First: this area where I'm living feels so *white*. It's been a loooong time since I've been somewhere that isn't crazy diverse, and as a brown-skinned woman, it's a comfort to know that there are people who look like me around. It makes me feel safer. I don't know if that makes sense to anyone but my fellow minorities, but we don't have the luxury of not noticing those kinds of things. I'm aware of these things, and with the recent news about the teens here killing a Mexican man basically for being Mexican, I'm a little worried.

Anyway, that's not the direction I was going to take with this post, because it doesn't really have to do with the violence inflicted on minorities, but rather on the violence and oppression we inflict on our own people.

Yes, we've still got to deal with racism, discrimination, and a real fear of how people might react towards our otherness. No matter what people say, things haven't changed that much - racism is just more hidden now. It continues to be a systematic, endemic thing in this country, a presence just as real and as evil as any other form of oppression or injustice. I'm not saying that there isn't a real need for racial healing and reconciliation here, because there IS. There absolutely is. That said, how much do we as minorities turn on our own people?
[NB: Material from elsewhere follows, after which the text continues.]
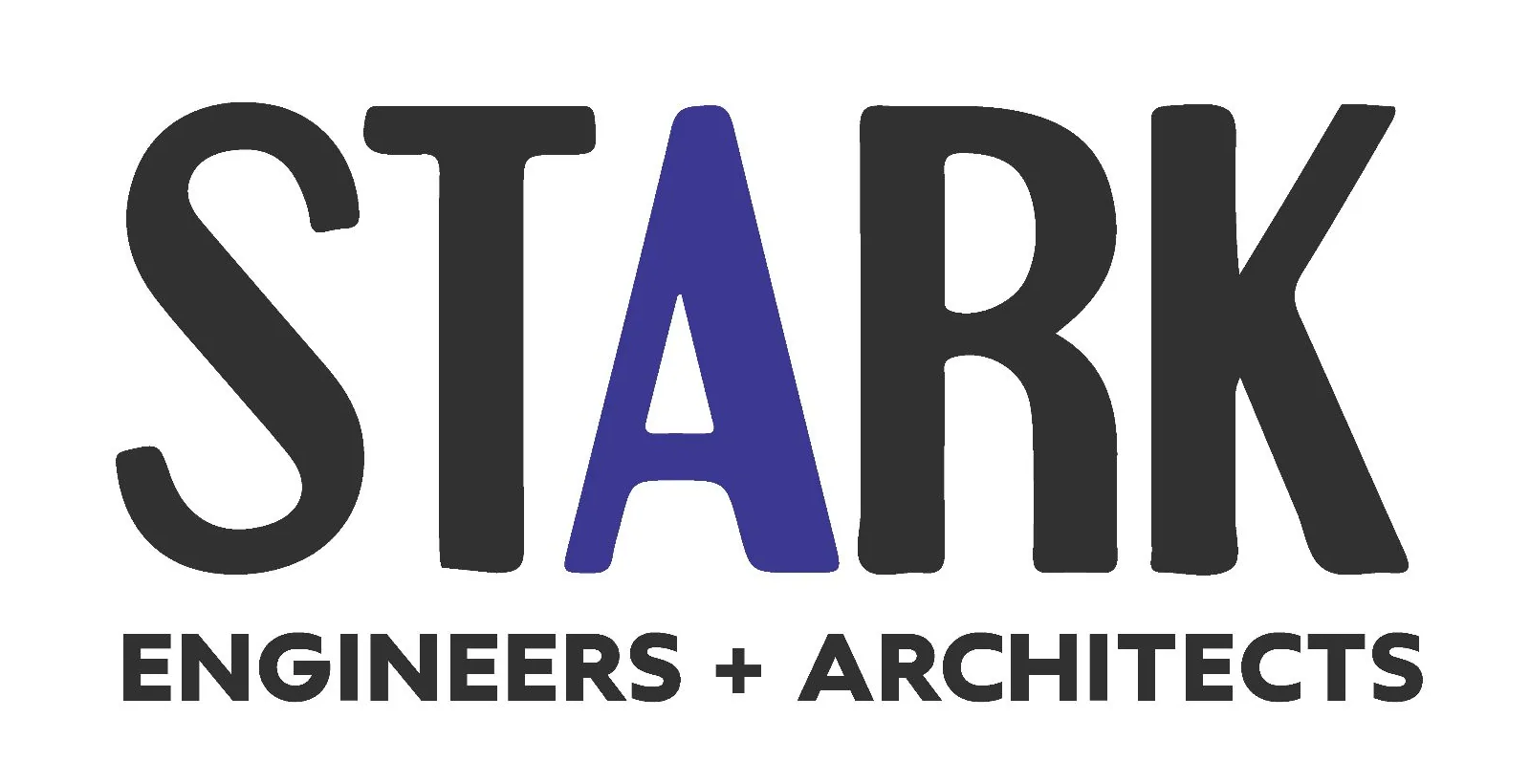 STARK Engineers + Architects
I think I first started thinking about this in earnest after watching "American Gangster". It was a good movie, don't get me wrong; the story pulls you in, and Denzel Washington is just so stinkin' good. The thing is, as I'm sitting there falling in love with his character, wanting him to get away with everything, and getting caught up in the sexiness of organized crime, it occured to me that while Frank Lucas's life is being built up, countless other lives are being destroyed by his product.
He's using this crime syndicate to show that a Black man can be succesful and run his own organization, but this is at the expense of all these other Black lives which are being consumed by heroin.
There's an allure, an attractiveness, a sexiness in that gangster lifestyle. Otherwise, movies like "American Gangster", "Scarface", and "The Godfather" wouldn't be the icons they are. There's something so smooth and so cool in the way we portray these men. And it's not just in movies, music and popular novels are also filled with these gangster ideals; it's part of American culture. And we buy into it.
It's not a matter of life imitating art. This is a true story, and organized crime was around before these movies and rap and reggaetón came into being. As minorities, we turn on our own people in search of that prestige. Frank Lucas wasn't taking his cheap heroin to exclusive neighborhoods; he was getting rich off of poor Blacks and Latinos: people who looked like him and his wife. And the man who started his empire to be free of the control of white America made slaves of his own people.

When I was working in DC this summer, we had several big incidents at the Rec Center. One staff member was physically assaulted, another was held up at gunpoint, and a man was shot on the same block. We keep doing these things to our own people. You see it all the time: gang violence, Black-on-Black crime, wealthier Latinos who exploit undocumented Latinos....
How can we expect to make headway if we keep our own people down? How can we fight for justice and equality when we're so busy turning on our own? How can we ever free this nation from the ugliness of racism if we're determined to be our own worst enemies?

It's so frustrating. If all of us minorities, in every shade of non-white skin, would get together, if we'd stop fighting eachother as well as our own people, we'd be so much more effective at bringing about profound changes in this country. Do I believe it's possible? I don't know. I'm a bit of a cynic, but, my God, I hope it's possible.